Mais laissons cela. Il y a une autre ligne spéculative et pratique, de Spinoza à Groddeck, qui affirme l'inconscient dynamique, créateur, initiateur de vie, d'art, de plaisir, et - osons le mot - de jouissance. "La philosophie est une méditation de la vie non de la mort". Lorsque Sinoza affirme que le désir est l'essence de l'homme il n' y voit nulle malice, nul satanisme de l'Autre, nulle abjection morale, nulle culpabilité, nulle indignité. Le désir c'est l'élan vital. Et quel mal y aurait-il à vivre, à désirer conserver et accroître  sa puissance d'exister, sa perfection? Le mal, car le mal existe évidemment, c'est dans la dépendance inévitable aux puissances externes qu'il faut le rechercher, et non dans quelque vice originel, quelque "péché originel" de la nature humaine. Sinistre invention de prêtre, que de nous condamner à la naissance même, de marquer notre naissance du sceau de l'infamie, comme si naître était en soi une faute, un vice, une malédiction, mieux, un crime contre nature! Il fallait du génie pour concevoir une nature qui se retourne contre soi, en affirmant que la naissance naturelle est contre nature! Et pour concevoir un dieu sadique exigeant le sacrifice du nouveau-né, des pulsions et du désir, et de toute joie de nature!

Je retrouve en moi mes indignations d'enfant, mais avec l'acuité et la gravité de l'homme mûr, plus scandalisé que jamais de ce mauvais tour qui nous a été infligé! Comment a-t-on pu inventer un dieu qui nous somme de nous nier, de nous expurger, de nous émasculer, de nous évirer au bénéfice d'une instance fantasmatique et perverse? Qui donc, qui donc est le Grand Pervers?

Je vois partout autour de moi refleurir les pétales et le pistil de la culpabilisation. Notre époque renoue étrangement avec l'ère des inquisiteurs et des sorcières. Le remugle infâme de la réaction de partout nous obsède, nous gangrène, pollue notre joie. Ma génération, qui s'est enflammée d'espérance, d'orgie et d'enthousiasme voit inexorablement se fermer les portes de la vraie vie. Nous aurons tout connu, tout exploré, tout expérimenté pour nous voir, en fin de course, patauger dans la souille.
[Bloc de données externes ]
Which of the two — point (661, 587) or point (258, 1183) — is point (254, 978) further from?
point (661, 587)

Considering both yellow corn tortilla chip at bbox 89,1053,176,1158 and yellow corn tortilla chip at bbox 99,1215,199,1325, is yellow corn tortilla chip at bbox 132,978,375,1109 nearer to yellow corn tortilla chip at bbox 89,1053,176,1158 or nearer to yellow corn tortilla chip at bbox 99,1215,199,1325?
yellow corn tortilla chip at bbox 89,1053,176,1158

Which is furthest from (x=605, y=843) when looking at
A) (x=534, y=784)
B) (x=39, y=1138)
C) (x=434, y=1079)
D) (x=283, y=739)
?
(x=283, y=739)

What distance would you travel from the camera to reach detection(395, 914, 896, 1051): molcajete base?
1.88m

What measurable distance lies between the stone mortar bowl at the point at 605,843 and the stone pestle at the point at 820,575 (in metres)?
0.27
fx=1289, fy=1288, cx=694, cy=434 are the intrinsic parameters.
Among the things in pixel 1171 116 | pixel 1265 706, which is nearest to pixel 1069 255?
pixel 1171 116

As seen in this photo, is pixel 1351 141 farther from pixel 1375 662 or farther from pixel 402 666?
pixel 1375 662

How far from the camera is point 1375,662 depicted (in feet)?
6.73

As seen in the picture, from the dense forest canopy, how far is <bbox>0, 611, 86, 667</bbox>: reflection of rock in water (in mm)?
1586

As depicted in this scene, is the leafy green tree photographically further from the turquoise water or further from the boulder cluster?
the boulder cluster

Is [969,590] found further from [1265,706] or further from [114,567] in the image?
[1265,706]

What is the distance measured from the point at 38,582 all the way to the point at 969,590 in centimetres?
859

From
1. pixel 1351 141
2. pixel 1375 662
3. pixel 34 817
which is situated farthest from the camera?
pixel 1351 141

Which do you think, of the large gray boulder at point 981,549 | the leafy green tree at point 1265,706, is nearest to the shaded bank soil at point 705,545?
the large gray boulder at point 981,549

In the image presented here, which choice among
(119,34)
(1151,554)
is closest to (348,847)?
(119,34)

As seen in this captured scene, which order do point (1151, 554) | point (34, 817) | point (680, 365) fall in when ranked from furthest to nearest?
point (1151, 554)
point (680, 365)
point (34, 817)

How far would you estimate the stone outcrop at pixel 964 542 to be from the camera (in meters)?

De tous côtés, l'Infâme aux mille bras, l'Hydre abominable repousse, étend ses tentacules aux parages de l'horizon. Et dans cette débâcle généralisée une part, et non des moindres, revient à la théologie psychanalytique.

Il faut renouer avec les grandes intuitions libertaires de l'inconscient dynamique. Selon deux directions principales. D'abord la théorie. En finir avec les conceptions réactionnaires, libérer le terrain pour une autre vision de l'inconscient : affirmation, irresponsabilité, innocence, gratuité, créativité. Dynamisme de la pulsion. Inventivité des forces. Positivité du désir. Elan vital. Groddeck contre Freud. L'art et la création contre l'analyse. Le Clinamen contre la répétition. Eternel Advenir. Eternelle naissance des soleils du fond obscur et fécond de la nuit. Apologie de la lumière, et gloire d'Appolon.

Puis le problème de la thérapie. Hélas nous sommes malades de notre passé, de nos ancêtres, de nos héritages diaboliques. Analyser? Mais jusqu'à quand? Toute la vie, et jusque dans la mort, jusque dans la vie éternelle? Jusqu'à laisser à nos enfants le lourd fardeau de la récrimination, de la culpabilité et du remords? Analyser ou expulser? Il faut de la force pour expulser, de l'agressivité saine pour expulser, pour oublier, pour détruire à jamais, pour faire place. Dionysos destructeur et constructeur. Dionysos traceur de routes, toujours déplacé, toujours ailleurs, dé-rivant, dé-lirant, délivrant. Dionysos génie de la métamorphose, lui qui efface la route prise et ouvre à jamais de nouvelles routes, inespérées, radieuses et fécondes.

Et pour finir se confier soi-même sans réserve à l'inconscient qui délivre et qui crée.